Al Idrissi is the operator inside that structure. MGX says he previously chaired GlobalFoundries and held board roles at AMD, Masdar, Tabreed and Emirates Global Aluminium. Those roles are not decorative in this context. Semiconductors, power and industrial infrastructure are the inputs AI companies keep trying to secure. MGX's pitch to portfolio companies is not just a check. It is access to a state-backed investor that understands industrial-scale capex.
The fund is already chasing the full stack
MGX has already shown how wide it is willing to define AI exposure. In March 2025, MGX announced a $2 billion minority investment in Binance.
The cleaner example is infrastructure. In October 2025, MGX, the Artificial Intelligence Infrastructure Partnership and BlackRock's Global Infrastructure Partners announced a deal to acquire Aligned Data Centers. The announcement also described a broader effort to mobilize $30 billion of equity capital, with the potential to reach $100 billion including debt.
That is the strategic center of the MGX fund close. AI investing is increasingly a financing problem at infrastructure scale. Model companies and AI application companies need capital, but the defensible position may sit one layer down, in compute campuses, energy access, networking, cooling, chip supply and the financing vehicles that can absorb multi-decade infrastructure risk.

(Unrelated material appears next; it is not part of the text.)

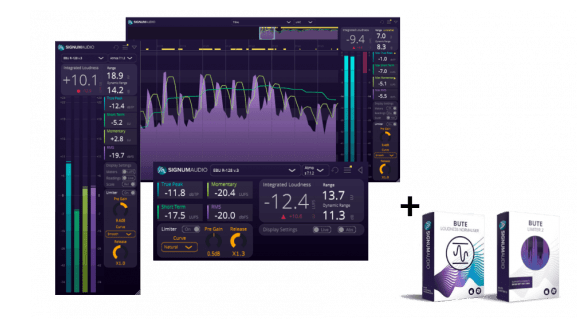 Signum Audio Bute 响度套件 2 v2.0.1WIN-音浪网-音乐制作系统办公资源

A $49 billion fund gives MGX room to participate in late-stage AI companies, but it also gives MGX the ability to back the physical systems those companies depend on.
What MGX has not disclosed
The headline number is clear. The investor base is not. Bloomberg and The National both described broad participation from global institutional and private investors, but MGX has not publicly named the LPs behind Fund I. That leaves open the most important questions for founders and co-investors: which institutions are providing the capital, whether they have strategic constraints, and how much discretion MGX has over deployment.
The close also does not reveal how much of the $49 billion has already been committed, how much is reserved for infrastructure partnerships, or how MGX will divide capital between direct company investments, secondary purchases, fund stakes and large-scale infrastructure transactions. Those distinctions matter because the AI market is absorbing capital through very different instruments. A check into a model company, a data center acquisition, a semiconductor supply-chain investment and a sovereign-backed campus project may all be labeled AI exposure, but they carry different timelines, risks and control rights.
What is already visible is the direction of travel. MGX is not positioning itself as another Sand Hill Road-style late-stage investor. Abu Dhabi is using MGX to build a platform around the real constraints in AI: compute, chips, infrastructure and access to companies that need all three. The $49 billion close gives Al Idrissi and MGX the mandate to make that strategy visible at global scale.